An introduction to binary searching - the simple explanation!
Binary searching is a very efficient way of searching through lots of data items to find the found you want. In serial searching, the data doesn't have to be organised in any particular way. We just start at the beginning and start looking through the data one-by-one. If you are going to use binary searching, the data must be sorted into an order first or it just won't work. We can use one of the sorting algorithms we have studied to do this or another one, but the data must be sorted first.
We can represent a lot of data, which has been sorted into an order, by a red line.
We find the middle point of the data (easily found - it's given by (lowest data item position + highest data item position) / 2
We then ask ourselves 'is the data pointed to my middle the one I am searching for?'
If it is, we stop and report that we've found the data.
If it isn't, we ask 'is the data item we won't lower than the middle or higher than the middle?
If it's lower than the middle, we can discard the data higher than the middle.
If it's higher than the middle, we can discard the data lower than the middle.
What we have in fact done is to throw away half of the data!
Now, using our formula to find the new middle point of our new set of data, we repeat the above steps, but this time, we only have half the data to check!

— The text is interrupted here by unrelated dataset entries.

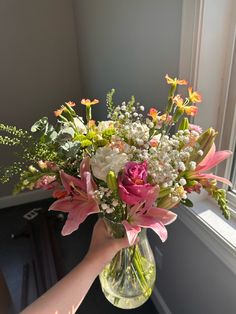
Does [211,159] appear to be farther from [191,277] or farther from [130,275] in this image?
[191,277]

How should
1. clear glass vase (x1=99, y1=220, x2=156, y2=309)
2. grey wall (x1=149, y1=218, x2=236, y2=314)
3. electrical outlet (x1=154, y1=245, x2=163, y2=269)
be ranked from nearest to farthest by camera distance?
clear glass vase (x1=99, y1=220, x2=156, y2=309) → grey wall (x1=149, y1=218, x2=236, y2=314) → electrical outlet (x1=154, y1=245, x2=163, y2=269)

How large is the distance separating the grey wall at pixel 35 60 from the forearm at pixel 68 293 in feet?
5.36

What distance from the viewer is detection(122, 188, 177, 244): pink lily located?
583mm

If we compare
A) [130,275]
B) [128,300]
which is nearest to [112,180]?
[130,275]

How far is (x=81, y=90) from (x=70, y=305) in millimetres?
1755

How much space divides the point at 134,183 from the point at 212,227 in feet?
1.73

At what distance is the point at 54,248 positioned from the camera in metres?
1.76

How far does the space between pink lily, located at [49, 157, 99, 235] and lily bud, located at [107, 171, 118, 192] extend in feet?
0.14

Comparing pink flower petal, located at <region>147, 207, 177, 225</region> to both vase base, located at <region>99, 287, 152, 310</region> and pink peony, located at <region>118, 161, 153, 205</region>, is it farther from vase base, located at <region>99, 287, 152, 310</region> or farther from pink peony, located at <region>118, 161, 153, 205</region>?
vase base, located at <region>99, 287, 152, 310</region>

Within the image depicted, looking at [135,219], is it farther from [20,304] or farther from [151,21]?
[20,304]

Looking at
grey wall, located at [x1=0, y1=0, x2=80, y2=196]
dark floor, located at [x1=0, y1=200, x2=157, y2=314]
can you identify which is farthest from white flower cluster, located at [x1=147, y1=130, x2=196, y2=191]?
grey wall, located at [x1=0, y1=0, x2=80, y2=196]

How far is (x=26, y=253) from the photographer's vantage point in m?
1.81

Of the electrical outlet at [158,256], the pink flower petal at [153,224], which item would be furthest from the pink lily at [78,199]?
the electrical outlet at [158,256]

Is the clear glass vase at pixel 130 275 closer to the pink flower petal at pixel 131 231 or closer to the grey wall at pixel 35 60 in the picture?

We ask ourselves again 'is the data pointed to my middle the one I am searching for?'
If it is, we stop and report that we've found the data.
If it isn't, we ask 'is the data item we won't lower than the middle or higher than the middle?
If it's lower than the middle, we can discard the data higher than the middle.
If it's higher than the middle, we can discard the data lower than the middle.
And then we throw away another half of the data again!
We keep doing the above until either we find the data or we get down to the last data item and can't find it, so we stop and report that it's not there.
We can represent the above in a diagram.
A first attempt at a binary search algorithm might go something like this:
found = false
While (there is data to search) and (you haven't found the data:)
find the midpoint of the data.
if midpoint = the data you are looking for
found = true
report 'data found'
else
discard the half of the data you don't need
So binary searching does one comparison, then, assuming you didn't get lucky and find the data you want, gets rid of half the data, and just keeps doing this, chopping the amount of data in half each time you do a compare. If you had a huge data file with 100,000 data items in it, you would only need to do a maximum of just 18 comparisons before you found the data or had to report it wasn't there!
100 000
50 000
25 000
12 500
6 250
3 125
1 562
781
390
195
98
49
24
12
6
3
2
1